[Data extracted from a collection]
>>>
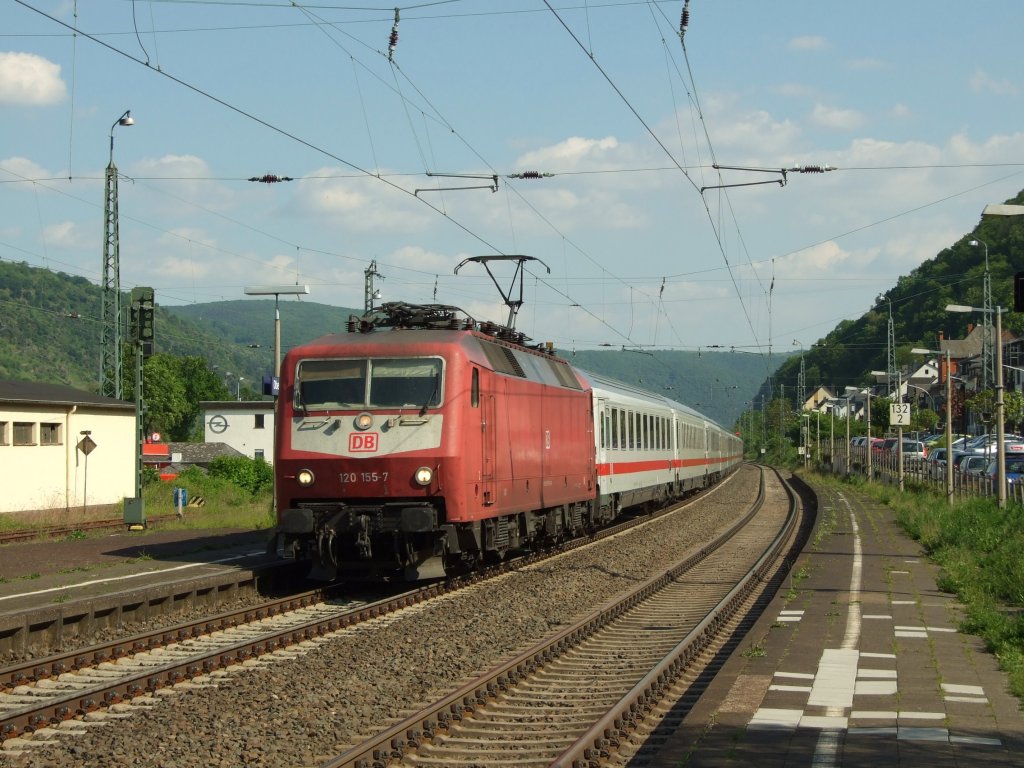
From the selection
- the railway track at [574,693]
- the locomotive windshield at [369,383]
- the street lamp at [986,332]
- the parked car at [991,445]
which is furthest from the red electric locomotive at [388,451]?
the street lamp at [986,332]

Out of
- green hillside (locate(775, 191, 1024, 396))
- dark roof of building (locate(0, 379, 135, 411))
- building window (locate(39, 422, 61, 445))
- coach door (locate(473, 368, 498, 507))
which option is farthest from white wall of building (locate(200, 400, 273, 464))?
coach door (locate(473, 368, 498, 507))

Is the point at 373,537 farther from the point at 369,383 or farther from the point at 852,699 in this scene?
the point at 852,699

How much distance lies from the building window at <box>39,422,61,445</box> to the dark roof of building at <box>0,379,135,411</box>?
65 centimetres

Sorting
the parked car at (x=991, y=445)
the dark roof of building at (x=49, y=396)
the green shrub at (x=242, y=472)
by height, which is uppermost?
the dark roof of building at (x=49, y=396)

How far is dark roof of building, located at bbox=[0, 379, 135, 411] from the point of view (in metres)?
31.8

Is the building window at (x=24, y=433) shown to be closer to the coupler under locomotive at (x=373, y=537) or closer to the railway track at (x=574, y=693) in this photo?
the coupler under locomotive at (x=373, y=537)

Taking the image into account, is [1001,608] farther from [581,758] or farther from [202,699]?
[202,699]

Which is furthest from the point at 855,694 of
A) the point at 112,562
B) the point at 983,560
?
the point at 112,562

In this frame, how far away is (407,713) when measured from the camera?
9.11 m

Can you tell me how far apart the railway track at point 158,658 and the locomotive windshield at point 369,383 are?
2533 mm

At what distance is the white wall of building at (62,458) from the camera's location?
3127 cm

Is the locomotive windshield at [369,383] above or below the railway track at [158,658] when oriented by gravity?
above

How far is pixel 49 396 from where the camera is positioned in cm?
3375

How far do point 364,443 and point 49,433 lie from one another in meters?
20.6
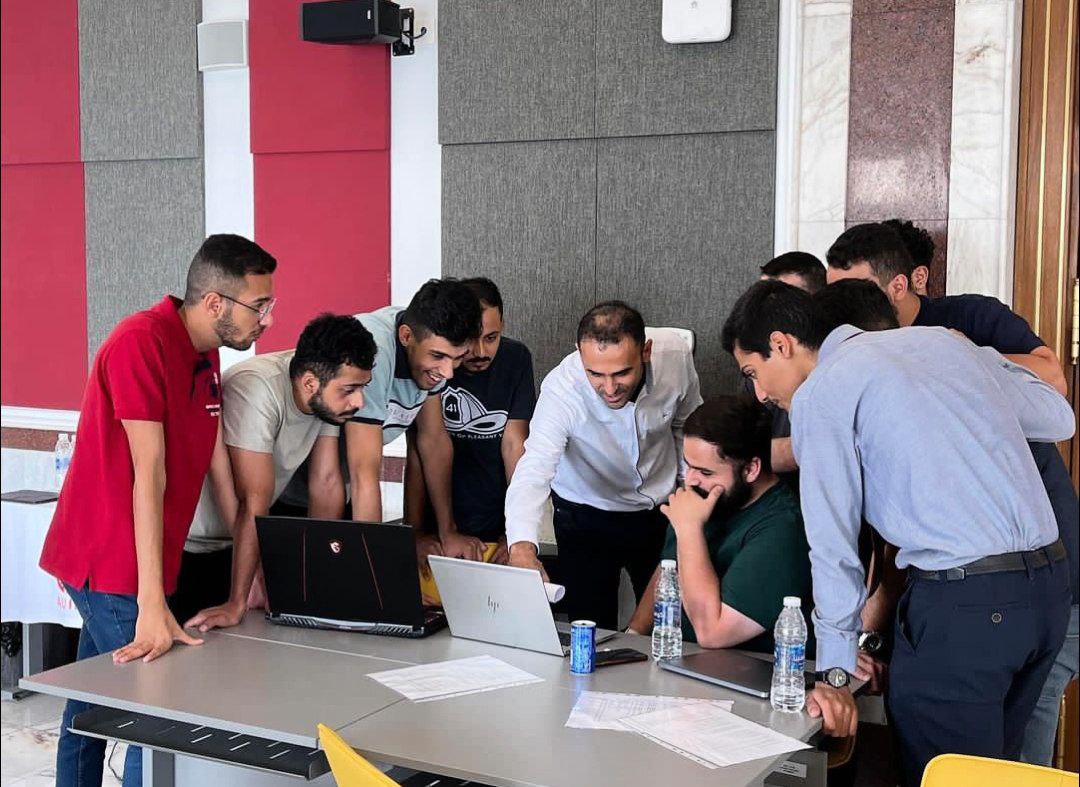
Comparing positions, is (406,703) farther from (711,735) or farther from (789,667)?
(789,667)

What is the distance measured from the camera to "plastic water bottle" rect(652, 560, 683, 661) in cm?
283

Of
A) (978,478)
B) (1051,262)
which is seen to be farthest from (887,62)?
(978,478)

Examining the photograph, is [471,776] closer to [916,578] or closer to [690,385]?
[916,578]

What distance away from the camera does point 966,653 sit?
2.40 meters

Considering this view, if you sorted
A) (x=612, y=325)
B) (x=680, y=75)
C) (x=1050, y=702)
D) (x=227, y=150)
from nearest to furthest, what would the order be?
(x=1050, y=702), (x=612, y=325), (x=680, y=75), (x=227, y=150)

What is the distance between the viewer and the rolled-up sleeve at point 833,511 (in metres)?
2.43

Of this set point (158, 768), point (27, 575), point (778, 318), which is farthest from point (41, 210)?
point (778, 318)

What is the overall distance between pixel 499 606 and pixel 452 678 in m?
0.27

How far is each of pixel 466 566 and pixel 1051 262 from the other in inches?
94.9

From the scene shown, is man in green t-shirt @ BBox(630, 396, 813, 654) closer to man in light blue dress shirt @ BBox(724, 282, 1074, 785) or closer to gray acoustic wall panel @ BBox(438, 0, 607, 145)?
man in light blue dress shirt @ BBox(724, 282, 1074, 785)

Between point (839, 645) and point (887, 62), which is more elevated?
point (887, 62)

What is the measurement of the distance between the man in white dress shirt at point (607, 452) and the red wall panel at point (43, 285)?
3032 millimetres

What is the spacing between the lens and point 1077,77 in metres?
4.01

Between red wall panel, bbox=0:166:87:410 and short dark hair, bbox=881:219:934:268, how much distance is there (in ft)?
13.0
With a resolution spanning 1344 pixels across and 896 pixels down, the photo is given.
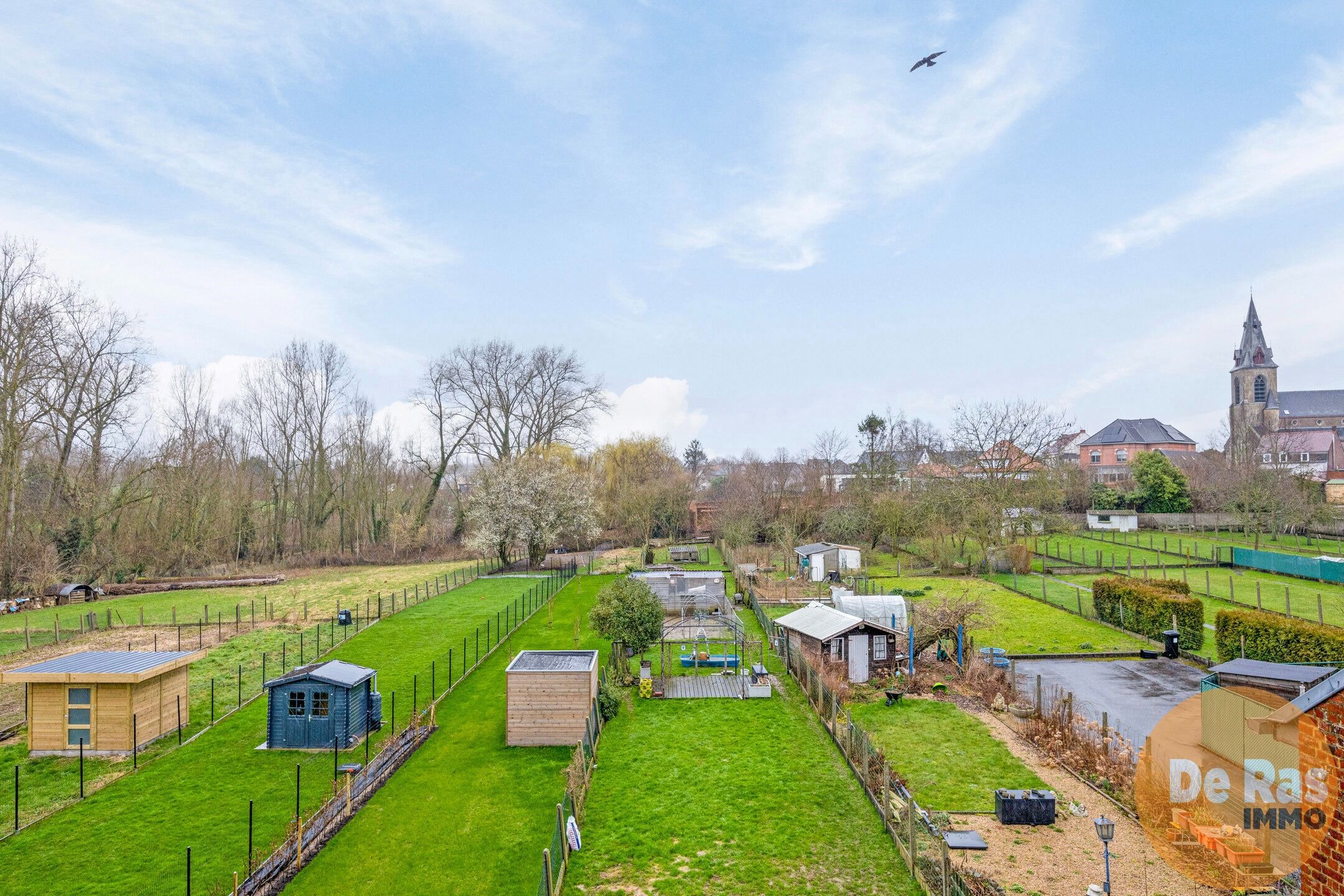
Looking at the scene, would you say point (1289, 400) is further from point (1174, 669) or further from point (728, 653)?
point (728, 653)

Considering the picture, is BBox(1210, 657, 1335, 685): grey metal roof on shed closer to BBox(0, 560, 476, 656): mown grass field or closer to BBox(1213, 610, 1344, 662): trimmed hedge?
BBox(1213, 610, 1344, 662): trimmed hedge

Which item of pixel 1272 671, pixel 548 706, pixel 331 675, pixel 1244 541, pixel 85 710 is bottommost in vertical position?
pixel 548 706

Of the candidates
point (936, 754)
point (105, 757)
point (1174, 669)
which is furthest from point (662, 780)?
point (1174, 669)

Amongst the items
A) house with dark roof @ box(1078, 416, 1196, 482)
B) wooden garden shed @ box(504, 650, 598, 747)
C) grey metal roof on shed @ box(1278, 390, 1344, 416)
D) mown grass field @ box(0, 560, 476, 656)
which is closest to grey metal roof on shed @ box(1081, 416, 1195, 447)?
house with dark roof @ box(1078, 416, 1196, 482)

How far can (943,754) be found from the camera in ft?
47.8

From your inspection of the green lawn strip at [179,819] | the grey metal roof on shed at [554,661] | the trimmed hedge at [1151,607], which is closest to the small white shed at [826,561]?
the trimmed hedge at [1151,607]

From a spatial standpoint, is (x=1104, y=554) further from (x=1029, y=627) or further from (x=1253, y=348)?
(x=1253, y=348)

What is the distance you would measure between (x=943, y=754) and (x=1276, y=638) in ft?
39.0

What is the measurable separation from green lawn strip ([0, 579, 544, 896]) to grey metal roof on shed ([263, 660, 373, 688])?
1.43 meters

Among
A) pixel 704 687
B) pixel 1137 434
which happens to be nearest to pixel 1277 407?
pixel 1137 434

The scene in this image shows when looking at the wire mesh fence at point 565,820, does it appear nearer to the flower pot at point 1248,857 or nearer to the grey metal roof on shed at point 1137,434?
the flower pot at point 1248,857

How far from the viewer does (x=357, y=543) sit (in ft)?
173

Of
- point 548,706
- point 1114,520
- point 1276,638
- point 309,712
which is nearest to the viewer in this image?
point 309,712

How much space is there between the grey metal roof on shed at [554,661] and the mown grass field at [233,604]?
49.9 feet
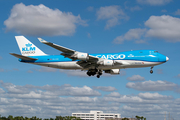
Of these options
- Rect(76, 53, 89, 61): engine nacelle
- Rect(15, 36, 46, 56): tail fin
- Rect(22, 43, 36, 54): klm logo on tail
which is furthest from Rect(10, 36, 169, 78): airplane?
<<<
> _DIRECTIVE_
Reproduce the material above in full and without alteration, but skip all pictures.

> _ANSWER_
From the selection
- the railway track at [574,693]
- the locomotive windshield at [369,383]
- the street lamp at [986,332]
- the parked car at [991,445]
which is furthest from the red electric locomotive at [388,451]?
the street lamp at [986,332]

Out of
- green hillside (locate(775, 191, 1024, 396))
- dark roof of building (locate(0, 379, 135, 411))
- building window (locate(39, 422, 61, 445))
- coach door (locate(473, 368, 498, 507))
which option is farthest from white wall of building (locate(200, 400, 273, 464))?
coach door (locate(473, 368, 498, 507))

Is the point at 373,537 farther from the point at 369,383 or farther from the point at 852,699 in this scene?
the point at 852,699

How much distance lies from the building window at <box>39,422,61,445</box> to the dark roof of building at <box>0,379,135,411</box>?
65 centimetres

Sorting
the parked car at (x=991, y=445)
the dark roof of building at (x=49, y=396)
the green shrub at (x=242, y=472)
by height, which is uppermost?
the dark roof of building at (x=49, y=396)

How far is dark roof of building, located at bbox=[0, 379, 135, 411] from the point of view (in metres)?
31.8

Is the building window at (x=24, y=433) shown to be closer to the coupler under locomotive at (x=373, y=537) or closer to the railway track at (x=574, y=693) in this photo?
the coupler under locomotive at (x=373, y=537)

Taking the image into account, is [1001,608] farther from [581,758] or farther from [202,699]?
[202,699]

Which is furthest from the point at 855,694 of
A) the point at 112,562
B) the point at 983,560
?
the point at 112,562

In this frame, how far away is (407,713) when measured from the camera?
9.11 m

Can you tell me how far apart the railway track at point 158,658 and the locomotive windshield at point 369,383 are?
2533 mm

At what distance is the white wall of building at (62,458) from the camera's location?
3127 cm

Is the locomotive windshield at [369,383] above or below the railway track at [158,658] when oriented by gravity?
above

How far is pixel 49 396 from where the camera is positioned in cm?
3375

How far do point 364,443 and point 49,433 lie from one another in meters?
20.6
Comparing positions, is (406,703) farther from (711,735) or farther from (789,667)?
(789,667)

What is the distance measured from the camera to "plastic water bottle" rect(652, 560, 683, 661) in cm?
283

Of
A) (978,478)
B) (1051,262)
which is seen to be farthest from (887,62)?
(978,478)

Examining the photograph, is [471,776] closer to [916,578] or closer to [690,385]?
[916,578]

What distance away from the camera does point 966,653 sit?
2.40 meters

Considering this view, if you sorted
A) (x=612, y=325)
B) (x=680, y=75)
C) (x=1050, y=702)
D) (x=227, y=150)
from nearest to furthest, what would the order be?
(x=1050, y=702), (x=612, y=325), (x=680, y=75), (x=227, y=150)

What is the distance between the viewer and the rolled-up sleeve at point 833,511 (in metres)?
2.43

Of this set point (158, 768), point (27, 575), point (778, 318), which is farthest from point (41, 210)?
point (778, 318)

What is the overall distance between pixel 499 606 and pixel 452 678 in m?
0.27

How far is each of pixel 466 566 and pixel 1051 262 from the other in inches?
94.9

From the scene shown, is man in green t-shirt @ BBox(630, 396, 813, 654) closer to man in light blue dress shirt @ BBox(724, 282, 1074, 785) or closer to gray acoustic wall panel @ BBox(438, 0, 607, 145)?
man in light blue dress shirt @ BBox(724, 282, 1074, 785)

Between point (839, 645) and point (887, 62), which is more elevated?
point (887, 62)

What is the measurement of the distance between the man in white dress shirt at point (607, 452) and the red wall panel at point (43, 285)?
3032 millimetres

What is the spacing between the lens and point 1077,77 in metres?
4.01

Between red wall panel, bbox=0:166:87:410 and short dark hair, bbox=881:219:934:268, how much distance is there (in ft)?
13.0
With a resolution spanning 1344 pixels across and 896 pixels down, the photo is given.
Looking at the scene, would you say point (1289, 400) is further from point (1174, 669) or further from point (728, 653)?
point (728, 653)

Considering the picture, is BBox(1210, 657, 1335, 685): grey metal roof on shed closer to BBox(0, 560, 476, 656): mown grass field or closer to BBox(1213, 610, 1344, 662): trimmed hedge?
BBox(1213, 610, 1344, 662): trimmed hedge

Which item of pixel 1272 671, pixel 548 706, pixel 331 675, pixel 1244 541, pixel 85 710 is bottommost in vertical position?
pixel 548 706

Of the candidates
point (936, 754)
point (105, 757)
point (1174, 669)
which is furthest from point (662, 780)?
point (1174, 669)

Amongst the items
A) house with dark roof @ box(1078, 416, 1196, 482)
B) wooden garden shed @ box(504, 650, 598, 747)
C) grey metal roof on shed @ box(1278, 390, 1344, 416)
D) mown grass field @ box(0, 560, 476, 656)
which is closest to grey metal roof on shed @ box(1081, 416, 1195, 447)?
house with dark roof @ box(1078, 416, 1196, 482)

How far can (943,754) be found from the camera in ft?
47.8

From your inspection of the green lawn strip at [179,819] | the grey metal roof on shed at [554,661] | the trimmed hedge at [1151,607], which is closest to the small white shed at [826,561]?
the trimmed hedge at [1151,607]

From a spatial standpoint, is (x=1104, y=554) further from (x=1029, y=627) or further from (x=1253, y=348)?
(x=1253, y=348)

What is the distance you would measure between (x=943, y=754) and (x=1276, y=638) in ft?
39.0

What is the measurable separation from green lawn strip ([0, 579, 544, 896]) to grey metal roof on shed ([263, 660, 373, 688])?
1.43 meters

Among
A) pixel 704 687
B) pixel 1137 434
which happens to be nearest to pixel 1277 407?
pixel 1137 434

The scene in this image shows when looking at the wire mesh fence at point 565,820, does it appear nearer to the flower pot at point 1248,857 or nearer to the grey metal roof on shed at point 1137,434?
the flower pot at point 1248,857

How far from the viewer does (x=357, y=543) sit (in ft)?
173

Of
- point 548,706
- point 1114,520
- point 1276,638
- point 309,712
which is nearest to the viewer in this image?
point 309,712

How much space is there between the grey metal roof on shed at [554,661] and the mown grass field at [233,604]?
49.9 feet
Of these options
- Rect(76, 53, 89, 61): engine nacelle
- Rect(15, 36, 46, 56): tail fin
- Rect(22, 43, 36, 54): klm logo on tail
which is furthest from Rect(10, 36, 169, 78): airplane?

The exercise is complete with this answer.